SARAH FULLER IS NOT FINISHED
A few more Dash thoughts on Vanderbilt’s barrier-breaking kicker, who has captured the attention of both casual fans and insecure, cave-dwelling men.
Fuller said in a Sunday zoom call that she plans to continue with the football team (8) this season, hoping to improve her skills in a craft she’s just started to learn. Whether the Vandy soccer goalkeeper is the starting placekicker or not remains to be seen, depending on the availability of kickers who were sidelined due to COVID issues Saturday against Missouri when she broke the Power 5 football gender barrier. “I’m sticking around until someone tells me to go,” she said. If anyone at Vandy tells her to go, shame on them.
Fuller’s impromptu halftime pep talk to her new teammates (“We need to be cheering each other on”) showed great self-confidence, but it also revealed two truths about college sports:
- Athletes in sparsely attended Olympic sports are accustomed to being their own cheerleaders (9), instead of counting on tens of thousands of fans to do the work.
- An athlete from a winning culture (Vandy won the SEC soccer title this fall) often can recognize signs of a losing culture, and one of those is a lack of passion. The ‘Dores football team was undoubtedly beaten down by this point of the season, and one manifestation was a quiet sideline. If anything specific to the Missouri game cost Mason his job, it was a completely listless effort against a less-than-overwhelming opponent. If Fuller walked in and held up a mirror to some of her teammates, good for her.
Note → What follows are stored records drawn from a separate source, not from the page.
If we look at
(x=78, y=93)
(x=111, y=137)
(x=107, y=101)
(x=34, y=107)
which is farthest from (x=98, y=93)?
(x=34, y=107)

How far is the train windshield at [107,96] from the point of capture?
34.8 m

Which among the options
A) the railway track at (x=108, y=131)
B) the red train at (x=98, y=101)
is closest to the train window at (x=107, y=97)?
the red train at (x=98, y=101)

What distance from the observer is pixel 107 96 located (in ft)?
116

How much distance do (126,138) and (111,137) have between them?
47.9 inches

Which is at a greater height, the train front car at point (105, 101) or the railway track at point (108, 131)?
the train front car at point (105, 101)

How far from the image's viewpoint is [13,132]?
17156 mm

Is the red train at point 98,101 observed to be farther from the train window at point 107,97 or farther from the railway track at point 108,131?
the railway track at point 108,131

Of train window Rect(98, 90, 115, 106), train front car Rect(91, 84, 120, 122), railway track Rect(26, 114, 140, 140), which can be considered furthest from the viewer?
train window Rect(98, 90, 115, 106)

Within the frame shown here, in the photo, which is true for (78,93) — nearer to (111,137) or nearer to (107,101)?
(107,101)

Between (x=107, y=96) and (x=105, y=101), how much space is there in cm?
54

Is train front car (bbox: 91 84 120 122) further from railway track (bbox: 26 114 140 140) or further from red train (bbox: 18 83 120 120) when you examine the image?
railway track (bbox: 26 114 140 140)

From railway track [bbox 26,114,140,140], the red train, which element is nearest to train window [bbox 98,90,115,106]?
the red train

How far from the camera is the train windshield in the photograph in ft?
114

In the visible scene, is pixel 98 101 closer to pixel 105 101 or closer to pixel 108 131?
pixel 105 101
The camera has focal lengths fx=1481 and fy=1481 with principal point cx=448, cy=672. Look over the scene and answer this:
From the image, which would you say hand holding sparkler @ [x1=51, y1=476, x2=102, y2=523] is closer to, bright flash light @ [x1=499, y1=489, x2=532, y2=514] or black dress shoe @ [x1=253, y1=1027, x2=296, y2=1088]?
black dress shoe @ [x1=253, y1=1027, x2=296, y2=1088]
Lastly: if you’re one of the many people (overwhelmingly male) who was bothered by a woman kicking a football (10), ask yourself why. There were a great many rationalizations for this discomfort offered on social media, but none of them made much sense. Was her kickoff a lousy kick? No. It was a directional pooch kick, as instructed, after being coached on the intricacies of kickoffs for less than a week. Was she in harm’s way on a return? Fuller is listed at 6-foot-2 and solidly built, and collisions are part of a goal keeper’s existence. If it had come to that, she might not have made a tackle but certainly would have survived. Could she make a field goal of any distance? We don’t know. She said her range limit was probably 38 yards, and while that isn’t going to win many starting jobs in Division I football it sure isn’t terrible for an emergency kicker who didn’t put on a helmet until Monday.
If you cannot celebrate a story of a smart, confident, upbeat woman taking on a unique challenge and breaking a gender barrier in a sport that is a male playground, that’s a you problem. Not a Vanderbilt problem or a Sarah Fuller problem. She has a bright future ahead, while a lot of her critics will still be stuck in a dwindling past.